The Earliest Love Potion
The earliest known potion associated with love was xocolātl or chocolate used by the Maya of Central America. Since the 19th century, February 14th has been popularized (beginning in England) with chocolate as an addition with a handmade card for St. Valentine's Day. The earliest Valentine was a Christian martyred by the Romans. After the 2nd Century AD, there were various revered male Valentines, some who gained sainthood.
Xocolātl (pronounced “shock-o-lat”), a Nahuatl word from the Mexica (Mé-she-kah or Aztec) of Mexico, meaning “bitter water”. Cocoa (ko-ko) 1. From the Nahuat (Aztec) word cacahuat or cacao seeds. 2. From the Mayan word cacahuaqucht the “cacao tree”. 3. A variant of cacao. 4. A small tropical American evergreen tree cultivated for its seeds, the source of cocoa and chocolate. 5. The fruit or seeds of this tree. 6. A powder made from dried, roasted and ground seeds. 7. A color.
Chocolate (chok-ko-late) 1. From the Nahuat word tchocoat “bitter water”. 2. A food prepared from the roasted, ground cacao beans. 3. A blood-red Aztec beverage made with ground cocoa beans, water, peppers, musk, honey, vanilla, and annato./achiote 4. A beverage of chocolate boiled in sugar-sweetened water, with milk or coconut milk added. 5. A candy or sweet with chocolate coating.Also: 6. A brownish gray color
The cocoa or cacao tree originated in the South American homeland of the ancestors of the Taino, the Amazon or Orinoco basins. The plant also grew wild in the rain forest of the Yucatan Peninsula of Central America. Its benefits have been appreciated for over 4,000 years also by the Maya who cleared land to establish the first known cocoa plantations. The Maya considered it an important item in their society. Cocoa beans were given as gifts at a child’s comming of age observance and in religeous ceremomies. Cocoa beans were used as food and money. For example, the rate of exchange of goods were as follows: A pumpkin was worth 4 cocoa beans, 10 for a rabbit, 12 for a courtisan and 100 for a slave. Maya merchants traded cloth, jade and ceremonial feathers for cocoa beans. The Maya considered cacahuaqucht (the cacao plant) to be the tree of the gods.  “Ek Chuah, the mercghant god, was closely linked with cocoa and the fruits were used in festivals in honor of this god”. Their reverence for cocoa was passed on to the Toltecs and Mexica (Mé-she-kah, or Aztecs).

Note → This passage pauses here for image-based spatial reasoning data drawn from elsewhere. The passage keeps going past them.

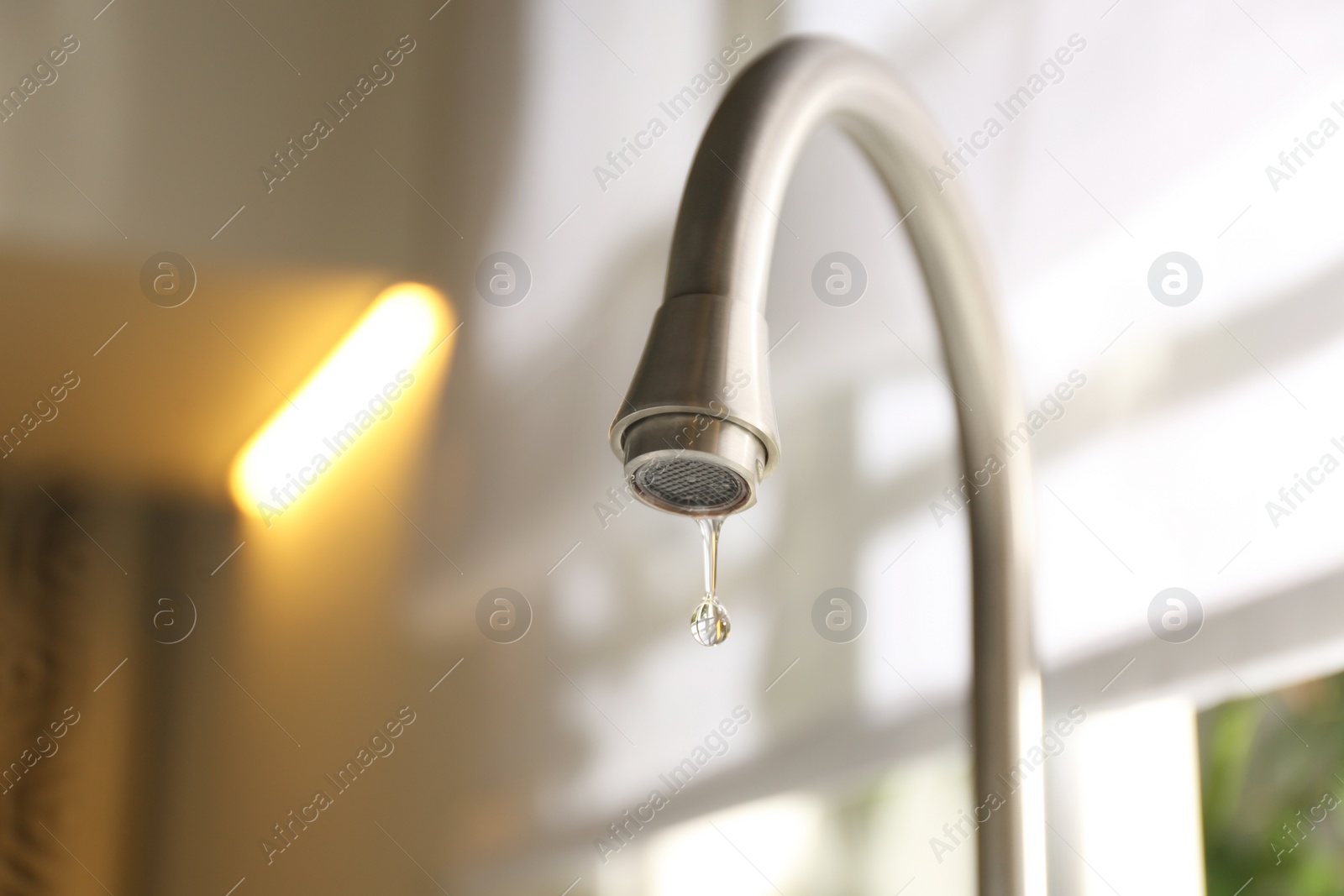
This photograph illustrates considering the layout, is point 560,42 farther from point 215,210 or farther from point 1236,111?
point 1236,111

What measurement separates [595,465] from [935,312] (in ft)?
0.82

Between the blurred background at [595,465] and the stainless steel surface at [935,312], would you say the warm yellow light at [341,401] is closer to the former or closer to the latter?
the blurred background at [595,465]

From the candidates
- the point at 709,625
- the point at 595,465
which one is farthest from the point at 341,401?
the point at 709,625

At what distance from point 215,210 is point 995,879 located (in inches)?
23.3

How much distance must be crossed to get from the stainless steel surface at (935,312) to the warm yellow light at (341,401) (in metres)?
0.32

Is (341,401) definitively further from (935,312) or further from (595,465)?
(935,312)

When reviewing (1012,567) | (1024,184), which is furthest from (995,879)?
(1024,184)

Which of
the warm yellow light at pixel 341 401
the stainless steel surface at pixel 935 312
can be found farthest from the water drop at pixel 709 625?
the warm yellow light at pixel 341 401

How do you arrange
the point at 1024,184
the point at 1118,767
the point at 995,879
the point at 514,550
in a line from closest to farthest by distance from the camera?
the point at 995,879 < the point at 514,550 < the point at 1118,767 < the point at 1024,184

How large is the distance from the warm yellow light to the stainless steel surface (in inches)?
12.5

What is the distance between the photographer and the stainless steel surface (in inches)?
12.8

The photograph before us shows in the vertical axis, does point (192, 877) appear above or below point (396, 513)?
below

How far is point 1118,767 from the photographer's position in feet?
2.54

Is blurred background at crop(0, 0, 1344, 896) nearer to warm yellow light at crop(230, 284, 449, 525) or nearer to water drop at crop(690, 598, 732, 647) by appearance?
warm yellow light at crop(230, 284, 449, 525)
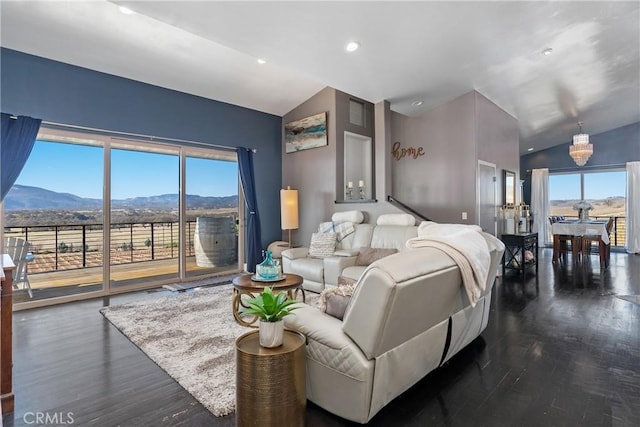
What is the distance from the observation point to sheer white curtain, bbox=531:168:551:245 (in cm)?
995

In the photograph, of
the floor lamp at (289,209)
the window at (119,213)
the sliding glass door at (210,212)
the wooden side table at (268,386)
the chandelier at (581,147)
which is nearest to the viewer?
the wooden side table at (268,386)

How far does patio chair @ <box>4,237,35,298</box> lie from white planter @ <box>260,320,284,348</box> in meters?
4.33

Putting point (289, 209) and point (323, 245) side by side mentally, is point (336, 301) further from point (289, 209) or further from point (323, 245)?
point (289, 209)

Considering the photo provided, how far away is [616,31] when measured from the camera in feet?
13.5

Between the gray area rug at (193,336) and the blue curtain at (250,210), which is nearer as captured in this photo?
the gray area rug at (193,336)

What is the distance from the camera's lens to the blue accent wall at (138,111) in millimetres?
4043

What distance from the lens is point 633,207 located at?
8.41m

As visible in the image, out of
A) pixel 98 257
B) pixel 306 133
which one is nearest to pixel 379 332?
pixel 98 257

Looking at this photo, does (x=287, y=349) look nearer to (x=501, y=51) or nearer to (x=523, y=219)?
(x=501, y=51)

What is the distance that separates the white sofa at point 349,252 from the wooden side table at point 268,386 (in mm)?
2301

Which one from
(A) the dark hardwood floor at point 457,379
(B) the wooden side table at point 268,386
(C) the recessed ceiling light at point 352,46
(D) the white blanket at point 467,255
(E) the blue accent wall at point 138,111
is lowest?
(A) the dark hardwood floor at point 457,379

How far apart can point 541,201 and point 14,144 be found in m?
12.3

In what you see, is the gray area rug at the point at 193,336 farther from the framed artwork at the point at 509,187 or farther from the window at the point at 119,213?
the framed artwork at the point at 509,187

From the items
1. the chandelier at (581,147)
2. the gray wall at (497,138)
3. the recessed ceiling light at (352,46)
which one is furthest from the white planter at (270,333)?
the chandelier at (581,147)
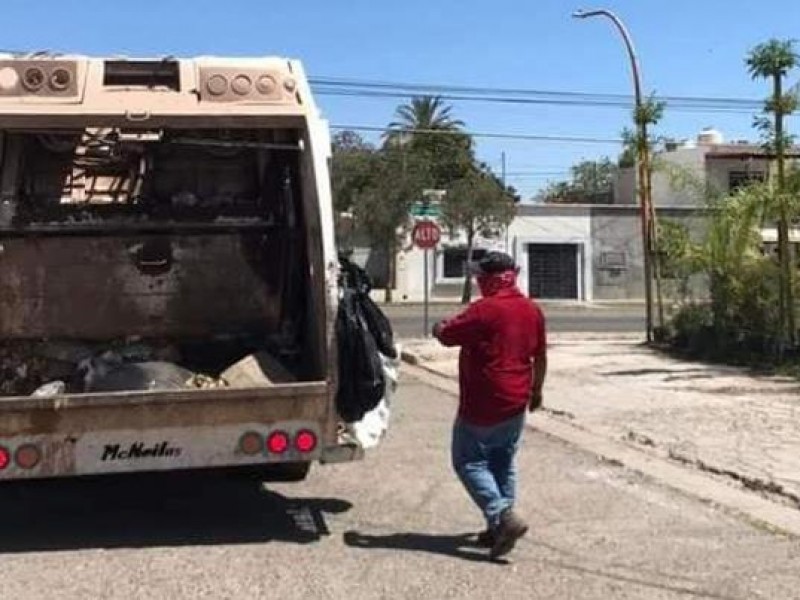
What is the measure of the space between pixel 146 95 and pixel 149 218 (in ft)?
4.68

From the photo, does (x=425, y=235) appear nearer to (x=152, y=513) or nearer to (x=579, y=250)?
(x=152, y=513)

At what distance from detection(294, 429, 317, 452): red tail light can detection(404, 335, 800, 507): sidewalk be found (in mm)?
3485

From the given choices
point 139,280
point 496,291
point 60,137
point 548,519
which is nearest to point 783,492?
point 548,519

In Mexica mythology the god Quetzelcoat, the Feathered Serpent, was the creator of the forest and the sacred cocoa tree. Cocoa beans were considered an aphrodisiac (a concept still ascribed to chocolate) and the tree was believed to bring fortune and strength. In Mexico , Hernan Cortez was greeted with mountains of cocoa beans instead of gold. Cocoa was ceremoniously used by the Mexica (Aztecs) and it was given as a drink by the Emperor Motezhuma’s servants to Cortez in 1519. Because of a Mexica prophecy which coensided with Cortes’s arrival, Motezhuma mistakenly thought that the Spaniard might have been the returning creator of the cacao, the god Quetzalcoat. Tchocoat, from which the word “chocolate” came, was a prized drink made from the dried and crushed cacao beans mixed with  chili pepper, musk, honey, vanilla and annato or achiote (which made the thick drink a spiritually significant blood-red color). Hernan Cortez, who was not fond of the Maxica recipe, saw the commercial value of the cocoa bean and took a large amount to Spain. In Spain chocolate was combined with pepper, vanilla, sugar, cinnamon or mixed with beer or wine. Other Europeans used this Mexica recipe of vanilla mixed with cacoa but added sugar and cream to suit their tastebuds.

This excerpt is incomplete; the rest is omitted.